La Chiesa oggi è in festa perché un uomo giusto come Giuseppe ha collaborato con Dio per portare a compimento le promesse fatte ad Abramo, il padre nella fede degli Ebrei, dei Musulmani e dei Cristiani.
Con San Giuseppe si conclude il tempo dell’attesa ed inizia il tempo nuovo del compimento. I Vangeli lo presentano come un uomo sempre in una relazione d’amore silenziosa: con Dio, con Maria, con Gesù.
Adesso, questa relazione d’amore si estende a tutti a noi: innanzitutto, ai lavoratori e a coloro che cercano lavoro; ai papà che sentono la responsabilità della vita dei figli; a tutti coloro che sono sul punto di concludere questa vita terrena; ed infine, alla Chiesa perché possa essere fedele alla sua vocazione sacramentale.
Per noi cattolici, questa solennità, da nove anni ha un altro motivo di gioia: l’inizio del ministero petrino di Francesco, un vero “Padre della Chiesa”, costruttore di unità tra tutti i cristiani, difensore dei più poveri e fragili, maestro di preghiera dell’intera Chiesa. Rendiamo grazie a Dio per questo dono e continuiamo a pregare per Lui.
Dobbiamo, però, costatare che anche quest’anno è festa con l’amaro in bocca, perché l’umanità ancora una volta non riesce a vivere nella fraternità universale e con la maledetta guerra produce morte, dolore, sofferenza, povertà, disorientamento, tristezza.

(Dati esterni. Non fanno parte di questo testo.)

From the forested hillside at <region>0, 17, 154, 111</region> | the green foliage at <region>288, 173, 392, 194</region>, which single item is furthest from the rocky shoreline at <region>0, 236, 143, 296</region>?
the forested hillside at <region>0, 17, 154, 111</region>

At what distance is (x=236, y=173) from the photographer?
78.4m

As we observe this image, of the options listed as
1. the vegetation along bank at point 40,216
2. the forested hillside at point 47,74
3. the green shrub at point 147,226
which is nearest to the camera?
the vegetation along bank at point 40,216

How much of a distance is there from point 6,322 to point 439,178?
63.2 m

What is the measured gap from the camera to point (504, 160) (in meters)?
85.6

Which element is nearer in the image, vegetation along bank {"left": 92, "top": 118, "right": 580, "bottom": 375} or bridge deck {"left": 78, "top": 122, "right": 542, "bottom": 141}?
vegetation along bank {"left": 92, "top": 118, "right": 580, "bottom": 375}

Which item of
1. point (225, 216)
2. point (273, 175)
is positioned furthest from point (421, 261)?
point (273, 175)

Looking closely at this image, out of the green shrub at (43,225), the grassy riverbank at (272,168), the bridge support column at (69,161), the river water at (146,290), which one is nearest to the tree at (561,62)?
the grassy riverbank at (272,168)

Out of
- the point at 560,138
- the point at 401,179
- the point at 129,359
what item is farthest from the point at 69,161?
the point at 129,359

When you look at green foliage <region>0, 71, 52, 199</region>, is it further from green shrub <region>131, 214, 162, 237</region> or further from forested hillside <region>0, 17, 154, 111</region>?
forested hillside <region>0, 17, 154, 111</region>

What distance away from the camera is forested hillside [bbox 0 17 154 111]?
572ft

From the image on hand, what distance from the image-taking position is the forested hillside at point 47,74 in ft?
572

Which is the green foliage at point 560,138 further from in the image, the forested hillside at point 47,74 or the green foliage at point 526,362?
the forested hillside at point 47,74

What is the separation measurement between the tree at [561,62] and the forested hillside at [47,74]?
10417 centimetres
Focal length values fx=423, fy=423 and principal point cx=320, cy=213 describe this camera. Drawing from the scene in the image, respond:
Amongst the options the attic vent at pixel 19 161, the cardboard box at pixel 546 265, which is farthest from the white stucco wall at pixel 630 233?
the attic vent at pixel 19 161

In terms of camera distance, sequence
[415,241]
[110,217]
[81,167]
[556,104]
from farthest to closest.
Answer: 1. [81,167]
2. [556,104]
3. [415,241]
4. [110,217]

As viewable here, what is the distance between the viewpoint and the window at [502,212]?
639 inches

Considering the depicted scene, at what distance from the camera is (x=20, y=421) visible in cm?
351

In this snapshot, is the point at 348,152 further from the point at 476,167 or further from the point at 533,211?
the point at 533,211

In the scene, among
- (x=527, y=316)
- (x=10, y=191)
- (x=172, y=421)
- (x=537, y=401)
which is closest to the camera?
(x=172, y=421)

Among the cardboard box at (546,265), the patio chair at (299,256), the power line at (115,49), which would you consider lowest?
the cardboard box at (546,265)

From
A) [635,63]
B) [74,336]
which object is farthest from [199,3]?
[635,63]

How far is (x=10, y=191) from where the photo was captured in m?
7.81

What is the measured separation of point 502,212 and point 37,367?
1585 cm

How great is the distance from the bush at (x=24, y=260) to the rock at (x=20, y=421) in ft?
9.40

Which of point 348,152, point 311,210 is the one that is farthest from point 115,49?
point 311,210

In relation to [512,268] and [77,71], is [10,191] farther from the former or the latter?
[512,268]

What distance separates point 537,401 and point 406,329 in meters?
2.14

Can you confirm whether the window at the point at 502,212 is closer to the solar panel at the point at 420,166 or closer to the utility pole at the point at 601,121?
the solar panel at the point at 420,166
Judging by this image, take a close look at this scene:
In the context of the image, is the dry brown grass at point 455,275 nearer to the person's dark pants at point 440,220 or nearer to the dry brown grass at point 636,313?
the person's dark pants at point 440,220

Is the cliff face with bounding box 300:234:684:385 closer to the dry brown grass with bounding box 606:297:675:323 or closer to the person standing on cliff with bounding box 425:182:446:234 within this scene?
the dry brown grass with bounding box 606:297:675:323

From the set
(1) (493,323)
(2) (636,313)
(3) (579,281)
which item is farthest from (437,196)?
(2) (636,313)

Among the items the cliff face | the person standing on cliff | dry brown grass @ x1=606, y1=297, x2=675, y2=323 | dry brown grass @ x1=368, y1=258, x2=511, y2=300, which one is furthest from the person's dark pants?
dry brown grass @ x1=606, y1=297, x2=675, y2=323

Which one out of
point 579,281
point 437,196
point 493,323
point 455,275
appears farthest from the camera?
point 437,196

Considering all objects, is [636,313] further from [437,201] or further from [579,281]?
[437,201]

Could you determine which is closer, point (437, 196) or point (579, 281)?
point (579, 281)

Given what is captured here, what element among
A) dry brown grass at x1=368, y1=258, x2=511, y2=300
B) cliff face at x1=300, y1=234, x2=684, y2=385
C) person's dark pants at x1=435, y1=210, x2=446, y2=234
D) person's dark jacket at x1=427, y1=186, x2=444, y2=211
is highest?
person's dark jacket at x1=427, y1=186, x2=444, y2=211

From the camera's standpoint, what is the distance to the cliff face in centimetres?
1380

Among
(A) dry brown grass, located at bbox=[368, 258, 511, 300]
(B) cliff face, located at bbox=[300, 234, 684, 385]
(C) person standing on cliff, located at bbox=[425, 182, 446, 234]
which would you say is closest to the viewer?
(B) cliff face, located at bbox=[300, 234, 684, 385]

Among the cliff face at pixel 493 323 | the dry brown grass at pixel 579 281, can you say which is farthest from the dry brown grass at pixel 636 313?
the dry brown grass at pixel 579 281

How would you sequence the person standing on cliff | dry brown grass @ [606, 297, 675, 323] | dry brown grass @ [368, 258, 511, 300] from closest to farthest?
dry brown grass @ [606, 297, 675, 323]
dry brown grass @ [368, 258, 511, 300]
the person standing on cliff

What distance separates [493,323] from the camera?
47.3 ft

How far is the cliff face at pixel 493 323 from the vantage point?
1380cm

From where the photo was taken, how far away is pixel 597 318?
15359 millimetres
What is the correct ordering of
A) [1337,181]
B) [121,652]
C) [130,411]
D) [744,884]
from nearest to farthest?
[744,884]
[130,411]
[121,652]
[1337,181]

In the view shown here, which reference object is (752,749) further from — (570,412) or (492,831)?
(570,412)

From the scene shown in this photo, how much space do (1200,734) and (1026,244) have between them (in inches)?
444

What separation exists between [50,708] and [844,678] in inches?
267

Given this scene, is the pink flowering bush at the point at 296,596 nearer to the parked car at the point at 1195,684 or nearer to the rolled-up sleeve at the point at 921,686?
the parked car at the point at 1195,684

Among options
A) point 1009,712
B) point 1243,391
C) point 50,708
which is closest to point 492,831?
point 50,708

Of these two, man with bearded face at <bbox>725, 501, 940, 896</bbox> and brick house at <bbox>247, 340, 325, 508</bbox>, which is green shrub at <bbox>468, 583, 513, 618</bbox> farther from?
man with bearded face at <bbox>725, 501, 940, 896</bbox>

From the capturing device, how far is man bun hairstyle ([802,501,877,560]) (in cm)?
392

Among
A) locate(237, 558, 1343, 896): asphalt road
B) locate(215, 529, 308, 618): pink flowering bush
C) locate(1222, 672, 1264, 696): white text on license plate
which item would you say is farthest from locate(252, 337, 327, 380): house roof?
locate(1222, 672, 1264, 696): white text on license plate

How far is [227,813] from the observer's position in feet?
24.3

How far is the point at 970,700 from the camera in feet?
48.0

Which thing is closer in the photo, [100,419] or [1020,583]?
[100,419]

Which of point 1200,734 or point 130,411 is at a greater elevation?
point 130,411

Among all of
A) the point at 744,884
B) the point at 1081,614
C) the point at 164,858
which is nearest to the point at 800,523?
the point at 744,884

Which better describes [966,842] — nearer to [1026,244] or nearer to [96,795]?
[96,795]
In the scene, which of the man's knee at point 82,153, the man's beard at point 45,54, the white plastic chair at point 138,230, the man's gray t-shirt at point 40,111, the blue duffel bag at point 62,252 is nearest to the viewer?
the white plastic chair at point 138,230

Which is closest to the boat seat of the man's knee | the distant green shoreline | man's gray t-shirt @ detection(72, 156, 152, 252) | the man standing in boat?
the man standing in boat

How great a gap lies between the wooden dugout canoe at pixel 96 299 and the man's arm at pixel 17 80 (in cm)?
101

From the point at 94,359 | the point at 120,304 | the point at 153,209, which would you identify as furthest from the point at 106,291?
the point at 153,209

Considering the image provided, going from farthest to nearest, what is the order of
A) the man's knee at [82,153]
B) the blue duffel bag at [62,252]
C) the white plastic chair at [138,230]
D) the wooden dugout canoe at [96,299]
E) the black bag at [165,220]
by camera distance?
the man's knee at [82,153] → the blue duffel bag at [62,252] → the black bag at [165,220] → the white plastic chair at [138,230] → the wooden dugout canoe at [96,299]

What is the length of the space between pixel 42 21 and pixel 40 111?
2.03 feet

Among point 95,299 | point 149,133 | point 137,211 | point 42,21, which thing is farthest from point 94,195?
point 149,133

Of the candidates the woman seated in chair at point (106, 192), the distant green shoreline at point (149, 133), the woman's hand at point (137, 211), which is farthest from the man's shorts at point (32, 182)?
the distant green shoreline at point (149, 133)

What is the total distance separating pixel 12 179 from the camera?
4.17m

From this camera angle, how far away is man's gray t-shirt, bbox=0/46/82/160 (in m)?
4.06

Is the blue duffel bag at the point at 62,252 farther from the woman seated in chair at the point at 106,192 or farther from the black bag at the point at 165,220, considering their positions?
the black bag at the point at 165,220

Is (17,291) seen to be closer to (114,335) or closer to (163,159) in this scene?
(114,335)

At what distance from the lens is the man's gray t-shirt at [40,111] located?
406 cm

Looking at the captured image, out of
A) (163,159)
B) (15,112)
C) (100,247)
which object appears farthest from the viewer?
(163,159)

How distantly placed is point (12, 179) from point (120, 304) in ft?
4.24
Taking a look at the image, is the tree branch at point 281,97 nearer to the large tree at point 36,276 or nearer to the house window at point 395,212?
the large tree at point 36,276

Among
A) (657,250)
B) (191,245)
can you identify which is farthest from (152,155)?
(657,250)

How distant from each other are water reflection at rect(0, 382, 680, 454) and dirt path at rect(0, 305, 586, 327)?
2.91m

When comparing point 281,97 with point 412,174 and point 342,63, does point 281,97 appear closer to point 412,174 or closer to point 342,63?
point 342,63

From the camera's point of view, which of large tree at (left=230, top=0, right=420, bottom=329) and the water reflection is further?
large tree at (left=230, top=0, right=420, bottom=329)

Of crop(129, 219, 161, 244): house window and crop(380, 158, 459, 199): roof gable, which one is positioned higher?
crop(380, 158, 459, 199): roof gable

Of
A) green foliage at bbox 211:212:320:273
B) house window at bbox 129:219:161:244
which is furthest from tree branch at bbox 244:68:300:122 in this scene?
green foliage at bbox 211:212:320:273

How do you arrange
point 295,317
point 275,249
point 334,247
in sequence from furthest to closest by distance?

Come Giuseppe siamo chiamati ad affrontare tutte le difficoltà con coraggio e pazienza, confidando nel sicuro aiuto di Dio. Chiediamo a Dio, con San Giuseppe, di ritrovare la sapienza e la saggezza per mettere fine alla violenza e alla distruzione e costruire nella pace nuovi vincoli di fraternità.